There are various ways of calculating wealth. I'm old-fashioned so I tend to consider mainly those things that a human needs to survive on this planet - shelter, food, heat, etc. Anything else is of secondary importance and useful only as a store of value to trade for the really valuable items that keep us alive and healthy (basically, more I.O.Us).
So let's start with land. Land is quite useful for growing food, providing materials and space for shelter. Or it can even be used as shelter itself. Ask any military bod. In the UK, there are 260+ people per square kilometre of land (going by the World Bank figures). This is increasing by the year. Less land to go around, and that's assuming the land is shared out equally to begin with - it isn't. In fact, you're not even allowed to fight people over it like they did in Medieval times, for... reasons (which I think is completely unfair)! I'm not going to discuss house prices in any detail here, as I believe they are artificially inflated right now due to government intervention. But I would expect the natural costs to be on the increase regardless.
Food is another important one. Intensive farming methods have kept prices lower than they would otherwise be. However there has still been continual inflation in this area (if you're not used to graphs, bear in mind this one shows the percentage increase in price, not the price itself):
Fuel - again, your I.O.Us buy less fuel today than they did last year or the year before that. I mentioned rising utility bills in a previous post:
So... the I.O.Us are worth less and less actual value. The best way around the issue for the average person, as far as I can see, is to focus on obtaining value first and foremost. Collecting I.O.Us only benefits you when the potential redeemable value is increasing (when I started this blog I was just seeing how much money I could save up for the sheer hell of it, but these days I want to own a house/land outright and plan to put that money into something of value when I have enough). I'm not a Marx groupie, but he was right when he pointed out that the ruling class own the means of production. Everyone needs to eat continuously during their lifetime and there's a good reason that the richest people own the most land (and for the record, a mortgage does not constitute land ownership - until you pay it off, the bank is technically the owner). Sort out the basics like land, shelter, food production, textiles for clothing, fuel, tools, and then worry about flashy cars, swimming pools, and the latest fashion.
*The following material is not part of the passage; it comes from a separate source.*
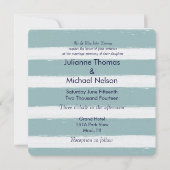 Mint Stripes nautische anker bruiloft Kaart (Voorkant)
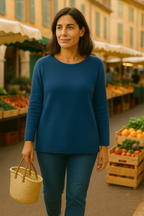 T44 Pull Femme  Ras du cou épais 100% Cachemire 2 fils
n.b. Alice In Wonderland is a brilliant novel full of amazing advice that everyone should be forced to read at gun point. How can you argue with wisdom such as 'if I had a world of my own, everything would be nonsense. Nothing would be what it is, because everything would be what it isn't. And contrary wise, what is, it wouldn't be. And what it wouldn't be, it would'? Very sensible words!
Also n.b. This is all just personal opinion. I quit my Economics degree in year 2 because I thought a lot of it was very clever-sounding b*llocks that further complicated an already over-complicated system. I get paid a pittance to organise other people's money now, but still find economics and finance interesting. By the time I reach 30, I hope to have discovered the world's largest chocolate coin.